Al Jazeera journalists ‘hacked via NSO Group spyware’ - BBC
Dozens of Al Jazeera journalists were allegedly hacked with the help of spyware developed by Israeli firm NSO Group, cyber-security researchers say, as BBC reported.
Details of the alleged hack targeting 36 members of staff, including TV anchors and executives, have been published in a report by Citizen Lab at the University of Toronto.
It says a vulnerability in iPhone operating system software was used.
NSO Group has denied the allegation, saying it “lacks any evidence".
Citizen Lab researchers say they concluded with “medium confidence” that two attackers who had spied on the phones of Al Jazeera journalists were doing so on behalf of the Saudi Arabian and UAE governments.
“The phones were compromised using an exploit chain that we call Kismet,” the researchers write.
In July 2020, Kismet was a "zero-day" attack - meaning Apple was supposedly unaware of the flaw - and it worked on at least iOS 13.5.1, and could hack Apple’s iPhone 11, the latest model at the time.
Pegasus spyware
Citizen Lab was first alerted to potential spying activity on the journalists’ phones when contacted by Tamer Almisshal, an investigative filmmaker at Al Jazeera.
Mr Almisshal had expressed concerns that his iPhone had been hacked and so allowed Citizen Lab to monitor activity on the device.
“We noticed that on 19 July 2020, his phone visited a website that we had detected in our internet scanning as an Installation Server for NSO Group’s Pegasus spyware, which is used in the process of infecting a target with Pegasus,” the Citizen Lab researchers allege in their report.

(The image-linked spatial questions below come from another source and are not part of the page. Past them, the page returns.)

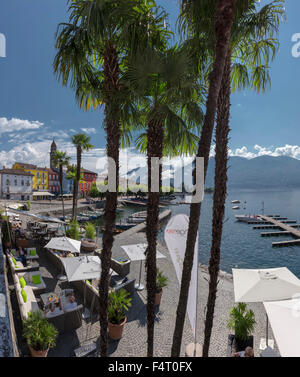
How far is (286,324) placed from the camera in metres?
5.54

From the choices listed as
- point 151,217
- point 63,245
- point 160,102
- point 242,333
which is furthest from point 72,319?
point 160,102

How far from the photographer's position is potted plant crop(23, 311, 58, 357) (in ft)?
20.7

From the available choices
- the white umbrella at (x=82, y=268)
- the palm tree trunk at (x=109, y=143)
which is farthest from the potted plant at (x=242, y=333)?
the white umbrella at (x=82, y=268)

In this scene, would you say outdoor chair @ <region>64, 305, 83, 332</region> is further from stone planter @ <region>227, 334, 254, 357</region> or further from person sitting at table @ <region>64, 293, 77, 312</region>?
stone planter @ <region>227, 334, 254, 357</region>

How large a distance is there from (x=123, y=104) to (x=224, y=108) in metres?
2.45

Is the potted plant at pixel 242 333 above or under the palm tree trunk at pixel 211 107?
under

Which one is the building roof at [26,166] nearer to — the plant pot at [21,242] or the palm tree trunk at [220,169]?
the plant pot at [21,242]

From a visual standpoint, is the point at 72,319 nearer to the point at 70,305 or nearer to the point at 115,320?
the point at 70,305

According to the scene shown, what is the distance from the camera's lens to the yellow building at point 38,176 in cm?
8550

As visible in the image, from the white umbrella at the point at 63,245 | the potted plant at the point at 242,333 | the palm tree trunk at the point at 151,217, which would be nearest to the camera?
the palm tree trunk at the point at 151,217

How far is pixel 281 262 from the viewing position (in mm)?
27500

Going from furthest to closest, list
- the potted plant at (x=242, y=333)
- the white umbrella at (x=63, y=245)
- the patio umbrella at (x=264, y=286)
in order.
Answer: the white umbrella at (x=63, y=245), the potted plant at (x=242, y=333), the patio umbrella at (x=264, y=286)

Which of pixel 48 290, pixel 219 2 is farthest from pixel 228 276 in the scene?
pixel 219 2
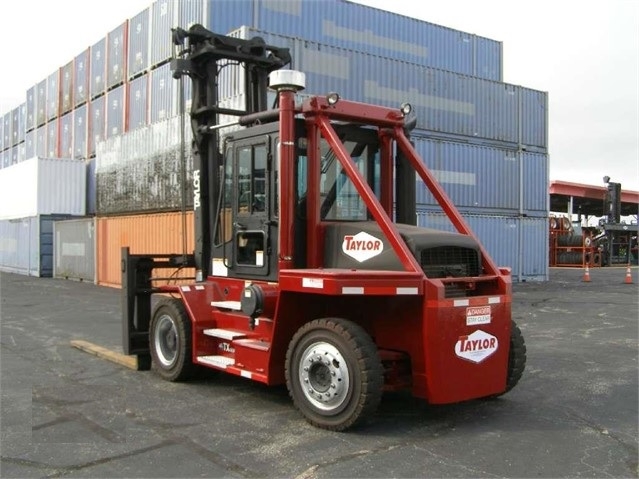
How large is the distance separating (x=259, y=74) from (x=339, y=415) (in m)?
4.30

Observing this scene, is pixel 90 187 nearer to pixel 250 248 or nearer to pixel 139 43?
pixel 139 43

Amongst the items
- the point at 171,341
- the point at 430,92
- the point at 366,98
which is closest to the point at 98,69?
the point at 366,98

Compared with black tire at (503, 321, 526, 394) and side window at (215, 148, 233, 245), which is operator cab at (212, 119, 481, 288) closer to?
side window at (215, 148, 233, 245)

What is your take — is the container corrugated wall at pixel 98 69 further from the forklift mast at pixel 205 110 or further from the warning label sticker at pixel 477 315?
the warning label sticker at pixel 477 315

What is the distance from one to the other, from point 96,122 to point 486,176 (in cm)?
1763

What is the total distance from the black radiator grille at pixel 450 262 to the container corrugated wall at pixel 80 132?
27489 mm

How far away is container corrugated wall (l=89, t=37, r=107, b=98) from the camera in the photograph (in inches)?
1115

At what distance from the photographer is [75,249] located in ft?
80.0

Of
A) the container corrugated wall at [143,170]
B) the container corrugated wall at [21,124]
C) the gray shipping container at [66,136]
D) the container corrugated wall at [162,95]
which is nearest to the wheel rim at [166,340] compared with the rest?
the container corrugated wall at [143,170]

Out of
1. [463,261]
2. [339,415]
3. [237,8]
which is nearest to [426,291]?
[463,261]

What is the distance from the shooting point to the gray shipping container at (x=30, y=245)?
87.3 ft

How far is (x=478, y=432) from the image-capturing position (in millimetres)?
5094

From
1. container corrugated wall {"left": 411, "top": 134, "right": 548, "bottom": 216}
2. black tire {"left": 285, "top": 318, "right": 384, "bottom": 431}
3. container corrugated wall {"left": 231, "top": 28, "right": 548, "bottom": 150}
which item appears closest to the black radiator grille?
black tire {"left": 285, "top": 318, "right": 384, "bottom": 431}

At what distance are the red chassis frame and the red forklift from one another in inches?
0.5
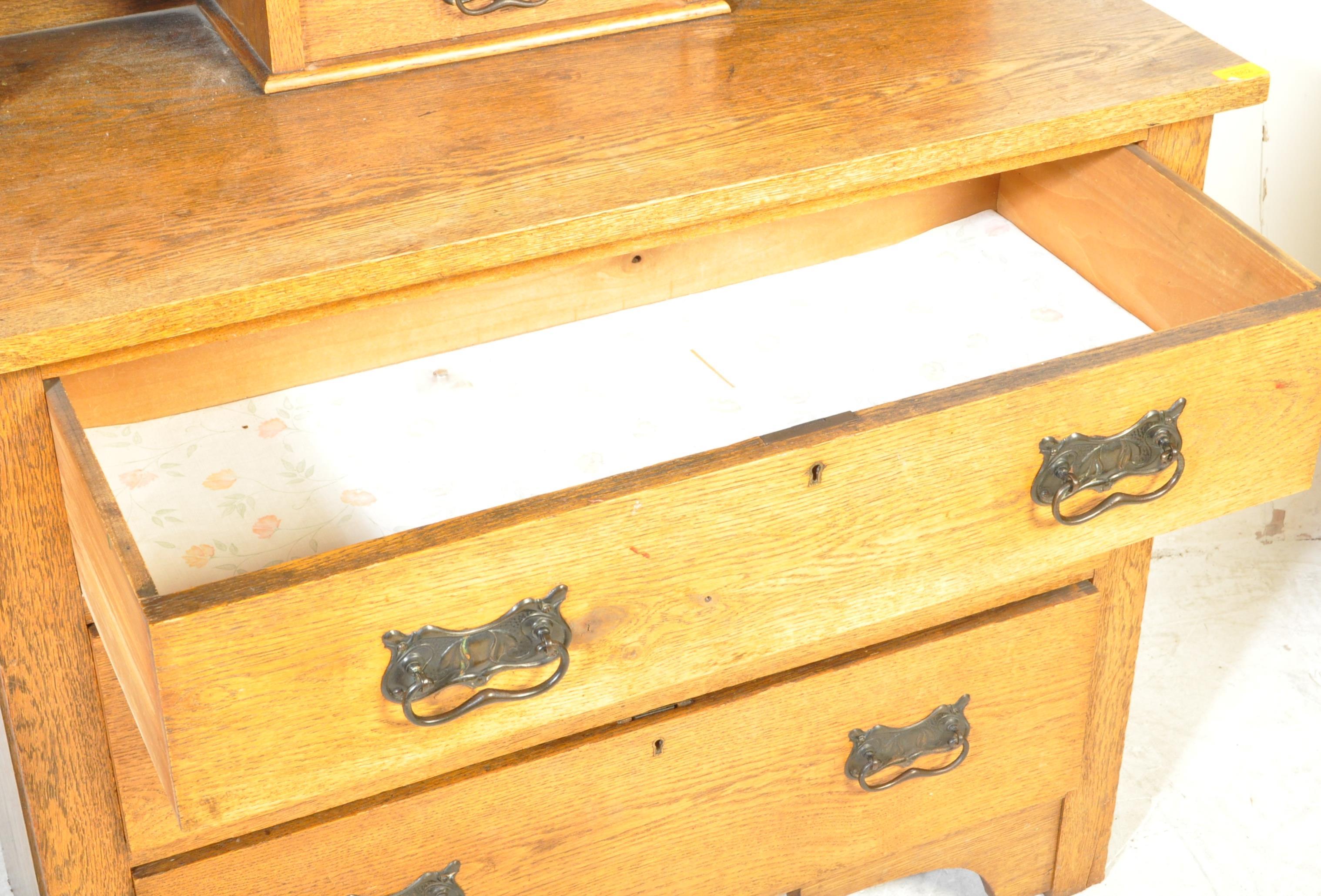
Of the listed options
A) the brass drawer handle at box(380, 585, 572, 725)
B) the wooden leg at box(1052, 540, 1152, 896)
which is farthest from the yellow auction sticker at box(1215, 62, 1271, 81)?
the brass drawer handle at box(380, 585, 572, 725)

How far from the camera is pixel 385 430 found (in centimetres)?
113

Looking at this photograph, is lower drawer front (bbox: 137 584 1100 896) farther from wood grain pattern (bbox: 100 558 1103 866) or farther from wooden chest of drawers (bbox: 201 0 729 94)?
wooden chest of drawers (bbox: 201 0 729 94)

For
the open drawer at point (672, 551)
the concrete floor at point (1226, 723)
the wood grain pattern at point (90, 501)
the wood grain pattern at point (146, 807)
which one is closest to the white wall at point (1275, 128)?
the concrete floor at point (1226, 723)

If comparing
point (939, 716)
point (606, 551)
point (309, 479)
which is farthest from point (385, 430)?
point (939, 716)

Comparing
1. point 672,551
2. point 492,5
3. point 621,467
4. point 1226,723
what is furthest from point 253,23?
point 1226,723

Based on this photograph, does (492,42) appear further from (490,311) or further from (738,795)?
(738,795)

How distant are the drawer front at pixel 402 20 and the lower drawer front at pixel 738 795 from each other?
542 millimetres

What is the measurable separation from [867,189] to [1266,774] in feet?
3.07

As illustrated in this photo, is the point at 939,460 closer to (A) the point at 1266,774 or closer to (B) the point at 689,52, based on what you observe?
(B) the point at 689,52

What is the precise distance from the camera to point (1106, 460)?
96 cm

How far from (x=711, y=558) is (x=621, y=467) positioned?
0.24 m

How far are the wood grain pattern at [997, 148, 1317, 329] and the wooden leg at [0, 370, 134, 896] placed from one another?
0.80m

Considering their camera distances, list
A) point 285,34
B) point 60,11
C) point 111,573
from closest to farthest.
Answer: point 111,573
point 285,34
point 60,11

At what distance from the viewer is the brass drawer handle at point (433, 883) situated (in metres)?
1.08
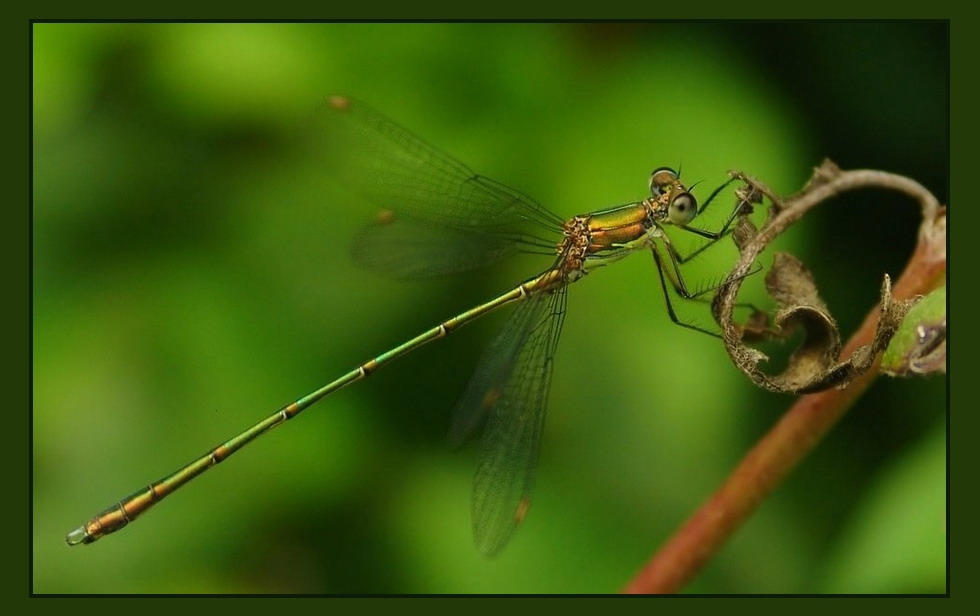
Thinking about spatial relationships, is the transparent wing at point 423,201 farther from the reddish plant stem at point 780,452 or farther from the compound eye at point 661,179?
the reddish plant stem at point 780,452

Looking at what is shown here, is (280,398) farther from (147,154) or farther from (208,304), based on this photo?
(147,154)

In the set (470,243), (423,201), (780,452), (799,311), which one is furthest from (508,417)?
(799,311)

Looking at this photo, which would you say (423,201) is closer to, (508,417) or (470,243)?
(470,243)

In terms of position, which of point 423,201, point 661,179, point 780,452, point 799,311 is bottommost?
point 780,452

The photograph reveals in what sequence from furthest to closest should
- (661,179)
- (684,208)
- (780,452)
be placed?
(661,179) < (684,208) < (780,452)

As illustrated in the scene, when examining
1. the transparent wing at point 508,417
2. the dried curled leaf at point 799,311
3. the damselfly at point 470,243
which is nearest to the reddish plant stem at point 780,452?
the dried curled leaf at point 799,311

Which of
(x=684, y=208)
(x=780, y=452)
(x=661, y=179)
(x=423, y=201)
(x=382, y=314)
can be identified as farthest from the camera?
(x=382, y=314)

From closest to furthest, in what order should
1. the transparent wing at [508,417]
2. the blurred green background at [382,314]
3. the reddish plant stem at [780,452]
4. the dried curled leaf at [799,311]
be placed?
the dried curled leaf at [799,311], the reddish plant stem at [780,452], the transparent wing at [508,417], the blurred green background at [382,314]
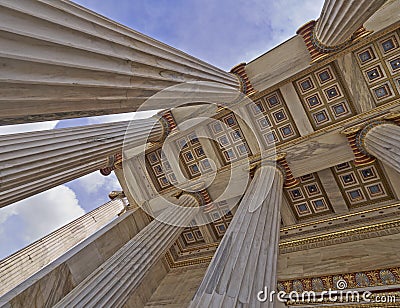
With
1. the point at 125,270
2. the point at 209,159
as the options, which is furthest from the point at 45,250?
the point at 209,159

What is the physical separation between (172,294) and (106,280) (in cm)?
406

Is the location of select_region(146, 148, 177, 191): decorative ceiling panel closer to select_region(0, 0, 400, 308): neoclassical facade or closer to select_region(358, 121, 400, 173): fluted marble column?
select_region(0, 0, 400, 308): neoclassical facade

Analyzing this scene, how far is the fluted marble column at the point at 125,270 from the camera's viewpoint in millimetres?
4742

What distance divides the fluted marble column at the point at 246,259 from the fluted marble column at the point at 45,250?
18.1ft

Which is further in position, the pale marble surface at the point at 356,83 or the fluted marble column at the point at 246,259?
the pale marble surface at the point at 356,83

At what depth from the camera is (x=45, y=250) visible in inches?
321

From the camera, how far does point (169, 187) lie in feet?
35.1

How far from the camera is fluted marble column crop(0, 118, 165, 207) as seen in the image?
4320mm

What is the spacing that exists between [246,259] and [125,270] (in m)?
2.84

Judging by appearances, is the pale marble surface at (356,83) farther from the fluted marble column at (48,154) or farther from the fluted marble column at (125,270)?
the fluted marble column at (48,154)

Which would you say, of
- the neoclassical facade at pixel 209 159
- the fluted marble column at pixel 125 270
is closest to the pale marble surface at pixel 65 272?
the neoclassical facade at pixel 209 159

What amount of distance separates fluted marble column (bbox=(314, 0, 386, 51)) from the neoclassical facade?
0.04 metres

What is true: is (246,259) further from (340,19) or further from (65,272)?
(340,19)

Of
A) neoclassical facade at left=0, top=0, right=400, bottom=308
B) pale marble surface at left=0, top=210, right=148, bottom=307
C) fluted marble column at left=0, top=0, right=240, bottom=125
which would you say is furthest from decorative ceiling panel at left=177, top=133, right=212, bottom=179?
fluted marble column at left=0, top=0, right=240, bottom=125
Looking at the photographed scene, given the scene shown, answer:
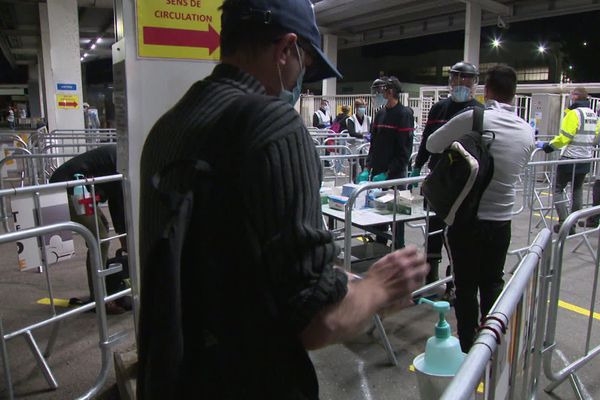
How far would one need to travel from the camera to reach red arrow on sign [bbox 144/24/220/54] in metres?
2.24

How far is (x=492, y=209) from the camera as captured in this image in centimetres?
279

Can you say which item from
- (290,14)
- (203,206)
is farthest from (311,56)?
(203,206)

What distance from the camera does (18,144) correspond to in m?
9.23

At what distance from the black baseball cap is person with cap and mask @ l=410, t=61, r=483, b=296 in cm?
267

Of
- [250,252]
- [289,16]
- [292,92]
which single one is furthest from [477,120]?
[250,252]

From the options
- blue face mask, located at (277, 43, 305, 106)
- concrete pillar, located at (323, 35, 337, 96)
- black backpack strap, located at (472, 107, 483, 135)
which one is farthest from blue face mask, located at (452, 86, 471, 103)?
concrete pillar, located at (323, 35, 337, 96)

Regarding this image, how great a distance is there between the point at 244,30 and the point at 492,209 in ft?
7.27

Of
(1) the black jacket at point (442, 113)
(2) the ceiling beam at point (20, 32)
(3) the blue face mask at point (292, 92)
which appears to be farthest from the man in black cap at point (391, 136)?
(2) the ceiling beam at point (20, 32)

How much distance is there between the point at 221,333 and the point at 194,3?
1864 millimetres

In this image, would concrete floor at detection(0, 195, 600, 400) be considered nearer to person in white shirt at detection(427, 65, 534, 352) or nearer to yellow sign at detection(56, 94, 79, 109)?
person in white shirt at detection(427, 65, 534, 352)

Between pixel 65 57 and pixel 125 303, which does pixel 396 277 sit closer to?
pixel 125 303

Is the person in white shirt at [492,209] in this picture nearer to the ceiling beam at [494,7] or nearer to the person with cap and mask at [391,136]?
the person with cap and mask at [391,136]

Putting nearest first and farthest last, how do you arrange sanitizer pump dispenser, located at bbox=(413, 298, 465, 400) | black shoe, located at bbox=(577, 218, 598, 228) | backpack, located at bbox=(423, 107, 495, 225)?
sanitizer pump dispenser, located at bbox=(413, 298, 465, 400) → backpack, located at bbox=(423, 107, 495, 225) → black shoe, located at bbox=(577, 218, 598, 228)

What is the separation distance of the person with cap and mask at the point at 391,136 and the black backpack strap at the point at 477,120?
219 cm
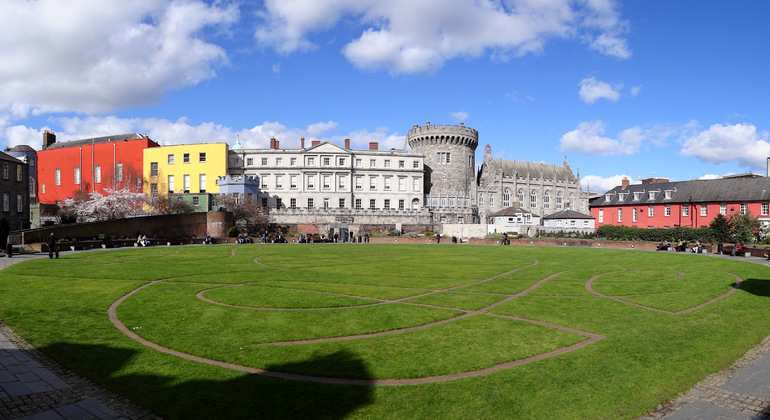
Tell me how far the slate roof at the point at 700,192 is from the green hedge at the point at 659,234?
13.3 m

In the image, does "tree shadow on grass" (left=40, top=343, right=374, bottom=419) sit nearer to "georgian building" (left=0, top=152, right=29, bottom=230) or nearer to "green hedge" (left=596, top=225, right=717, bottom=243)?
"georgian building" (left=0, top=152, right=29, bottom=230)

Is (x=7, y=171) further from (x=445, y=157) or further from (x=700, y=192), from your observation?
(x=700, y=192)

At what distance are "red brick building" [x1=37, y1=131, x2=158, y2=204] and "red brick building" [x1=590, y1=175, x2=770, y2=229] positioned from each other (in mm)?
77364

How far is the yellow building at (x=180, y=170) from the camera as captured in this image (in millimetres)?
70875

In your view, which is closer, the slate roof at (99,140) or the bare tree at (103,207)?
the bare tree at (103,207)

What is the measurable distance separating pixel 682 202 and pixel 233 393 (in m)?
75.2

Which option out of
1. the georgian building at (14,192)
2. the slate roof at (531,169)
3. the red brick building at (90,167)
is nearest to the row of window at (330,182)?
the red brick building at (90,167)

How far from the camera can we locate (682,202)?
67000 mm

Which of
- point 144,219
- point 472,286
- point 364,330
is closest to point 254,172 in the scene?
point 144,219

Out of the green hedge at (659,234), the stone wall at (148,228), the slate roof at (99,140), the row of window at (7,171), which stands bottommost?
the green hedge at (659,234)

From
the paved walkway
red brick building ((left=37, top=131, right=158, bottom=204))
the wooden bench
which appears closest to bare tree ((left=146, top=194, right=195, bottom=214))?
red brick building ((left=37, top=131, right=158, bottom=204))

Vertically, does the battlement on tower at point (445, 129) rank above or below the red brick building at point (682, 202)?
above

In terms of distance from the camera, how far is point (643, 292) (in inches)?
735

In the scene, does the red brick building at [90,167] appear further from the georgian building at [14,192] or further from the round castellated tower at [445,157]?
the round castellated tower at [445,157]
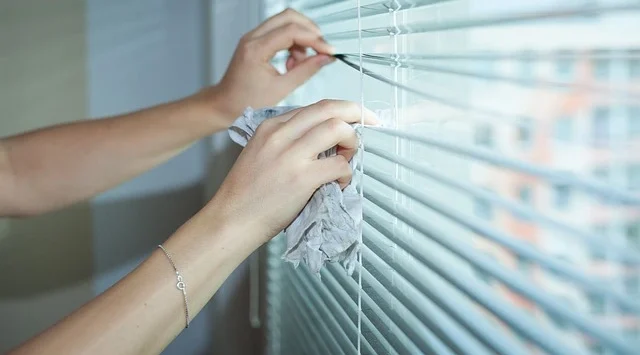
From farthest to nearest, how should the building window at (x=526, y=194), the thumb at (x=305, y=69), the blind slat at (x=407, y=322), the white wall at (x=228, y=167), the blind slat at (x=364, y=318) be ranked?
the white wall at (x=228, y=167), the thumb at (x=305, y=69), the blind slat at (x=364, y=318), the blind slat at (x=407, y=322), the building window at (x=526, y=194)

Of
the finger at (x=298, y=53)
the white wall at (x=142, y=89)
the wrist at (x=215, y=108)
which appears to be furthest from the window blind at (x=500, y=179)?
the white wall at (x=142, y=89)

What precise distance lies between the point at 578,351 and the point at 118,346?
0.41m

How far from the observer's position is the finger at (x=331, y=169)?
0.68m

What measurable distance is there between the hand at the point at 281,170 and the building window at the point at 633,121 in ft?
1.05

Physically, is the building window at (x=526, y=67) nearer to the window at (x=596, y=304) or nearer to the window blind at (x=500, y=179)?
the window blind at (x=500, y=179)

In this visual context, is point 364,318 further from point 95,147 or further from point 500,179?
point 95,147

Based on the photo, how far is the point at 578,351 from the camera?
1.47ft

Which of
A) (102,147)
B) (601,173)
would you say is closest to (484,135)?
(601,173)

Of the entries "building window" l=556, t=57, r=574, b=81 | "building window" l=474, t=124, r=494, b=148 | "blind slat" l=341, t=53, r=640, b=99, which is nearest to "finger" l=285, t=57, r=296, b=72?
"blind slat" l=341, t=53, r=640, b=99

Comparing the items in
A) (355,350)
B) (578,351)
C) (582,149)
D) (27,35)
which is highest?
(27,35)

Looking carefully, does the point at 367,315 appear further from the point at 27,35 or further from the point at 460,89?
the point at 27,35

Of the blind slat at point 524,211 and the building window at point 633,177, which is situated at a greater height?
the building window at point 633,177

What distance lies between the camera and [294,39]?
37.9 inches

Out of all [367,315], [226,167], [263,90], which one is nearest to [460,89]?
[367,315]
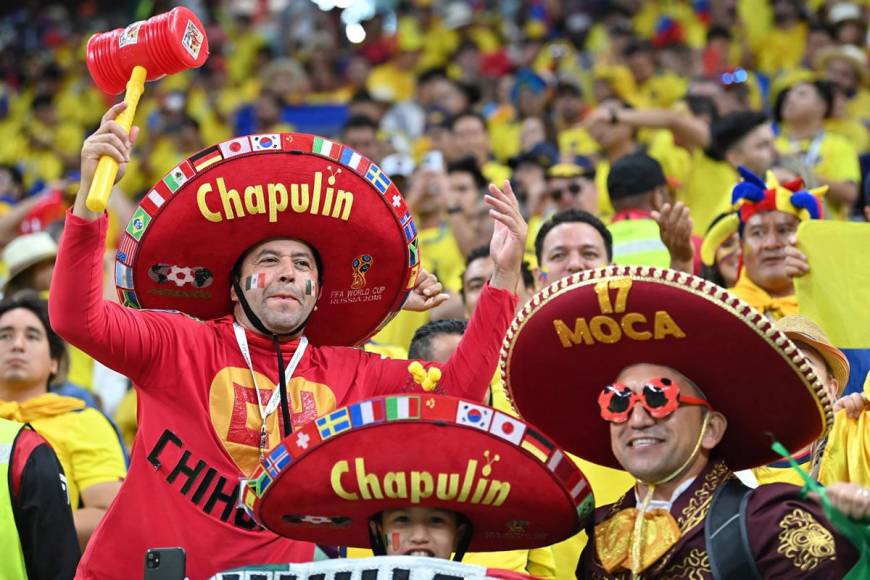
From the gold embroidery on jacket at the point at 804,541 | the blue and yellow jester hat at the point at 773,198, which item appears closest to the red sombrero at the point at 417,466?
the gold embroidery on jacket at the point at 804,541

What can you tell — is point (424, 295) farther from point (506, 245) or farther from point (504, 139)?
point (504, 139)

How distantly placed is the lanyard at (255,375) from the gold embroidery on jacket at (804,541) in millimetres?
1623

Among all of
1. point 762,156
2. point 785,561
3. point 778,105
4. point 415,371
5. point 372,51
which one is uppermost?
point 372,51

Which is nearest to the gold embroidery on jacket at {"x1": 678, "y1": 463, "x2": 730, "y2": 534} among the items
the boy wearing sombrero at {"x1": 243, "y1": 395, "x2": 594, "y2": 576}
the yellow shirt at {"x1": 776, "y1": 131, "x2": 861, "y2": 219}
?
the boy wearing sombrero at {"x1": 243, "y1": 395, "x2": 594, "y2": 576}

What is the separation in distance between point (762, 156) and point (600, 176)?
1.46 meters

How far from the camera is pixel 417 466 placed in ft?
12.5

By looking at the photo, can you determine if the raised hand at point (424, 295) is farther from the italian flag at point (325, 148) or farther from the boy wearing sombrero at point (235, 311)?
the italian flag at point (325, 148)

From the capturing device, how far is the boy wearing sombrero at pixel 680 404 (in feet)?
12.5

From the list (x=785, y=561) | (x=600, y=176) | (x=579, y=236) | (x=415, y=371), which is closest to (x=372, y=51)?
(x=600, y=176)

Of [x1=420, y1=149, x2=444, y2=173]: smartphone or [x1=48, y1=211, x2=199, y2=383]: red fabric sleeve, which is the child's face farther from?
[x1=420, y1=149, x2=444, y2=173]: smartphone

Hitting back at the allegations, a spokesman for NSO Group said: “This memo is based once again on speculation and lacks any evidence supporting a connection to NSO.”
He added that the firm provided software to governments, who used it tackle serious organised crime and terrorism, and did not operate the software itself.
NSO Group would continue “to work tirelessly to make the world a safer place”, he added.
The exploit described by the Citizen Lab team fails to work on iPhones running iOS 14, the latest version.
Users should update to this version immediately, the researchers said.
A spokesman for Apple added that iOS 14 was “a major leap forward” in protecting against such attacks.
“The attack described in the research was highly targeted by nation states against specific individuals,” he said.
“We always urge customers to download the latest version of the software to protect themselves and their data.”
The BBC has contacted Al Jazeera and the London embassies of Saudi Arabia and the UAE for comment.